1. Analyze each option:

• Option 1: If \( \angle A \cong \angle T \), we have a side (marked congruent), an angle (the marked angle at \( C \) and \( Q \)), and another angle (\( \angle A \) and \( \angle T \)), which is ASA (Angle - Side - Angle) congruence criterion. So this statement is true.
• Option 2: If \( \angle B \cong \angle P \), we have a side (marked congruent), the marked angle (at \( C \) and \( Q \)), and another angle (\( \angle B \) and \( \angle P \)), which is AAS (Angle - Angle - Side) congruence criterion. So this statement is true.
• Option 3: Just knowing all angles are acute does not guarantee congruence. Triangles with all acute angles can be similar but not congruent (different side lengths). So this statement is false.
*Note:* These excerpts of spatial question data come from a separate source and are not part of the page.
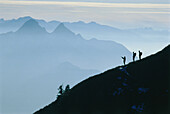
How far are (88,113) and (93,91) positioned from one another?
365 inches

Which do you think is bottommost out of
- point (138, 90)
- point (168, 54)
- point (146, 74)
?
point (138, 90)

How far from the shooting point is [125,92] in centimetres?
8994

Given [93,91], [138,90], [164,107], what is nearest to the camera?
[164,107]

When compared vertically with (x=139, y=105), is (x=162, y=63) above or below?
above

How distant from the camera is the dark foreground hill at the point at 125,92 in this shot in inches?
3371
• Option 4: If \( \angle C \) and \( \angle Q \) are right angles, we have a right angle, a marked side, but we need more information (like another angle or side) to prove congruence. Just right angles and one marked side are not enough. So this statement is false.
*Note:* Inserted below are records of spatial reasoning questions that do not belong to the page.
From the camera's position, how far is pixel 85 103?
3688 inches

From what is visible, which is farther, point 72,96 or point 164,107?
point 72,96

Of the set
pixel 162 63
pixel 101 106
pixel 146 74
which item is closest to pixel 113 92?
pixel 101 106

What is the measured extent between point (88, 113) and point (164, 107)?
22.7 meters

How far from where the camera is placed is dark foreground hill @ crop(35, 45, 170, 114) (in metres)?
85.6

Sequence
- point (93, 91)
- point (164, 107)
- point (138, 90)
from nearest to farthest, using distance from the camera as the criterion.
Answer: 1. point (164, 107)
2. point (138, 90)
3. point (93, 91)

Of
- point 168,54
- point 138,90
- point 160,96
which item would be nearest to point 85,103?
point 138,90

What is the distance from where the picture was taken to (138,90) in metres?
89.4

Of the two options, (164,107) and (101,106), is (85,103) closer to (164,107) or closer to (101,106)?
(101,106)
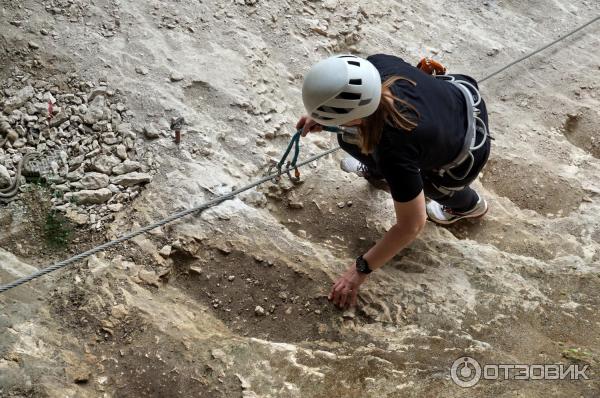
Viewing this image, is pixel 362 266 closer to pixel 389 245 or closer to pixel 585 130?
pixel 389 245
• Option 5: If \( \overline{BC} \cong \overline{PQ} \), we have a side, the marked angle, but the ASA criterion requires the side to be between the two angles. Here, the side \( BC \) and \( PQ \) are not between the correct angles for ASA. So this statement is false.

Answer:

A. If \( \angle A \cong \angle T \), then the triangles would be congruent by ASA.
B. If \( \angle B \cong \angle P \), then the triangles would be congruent by AAS.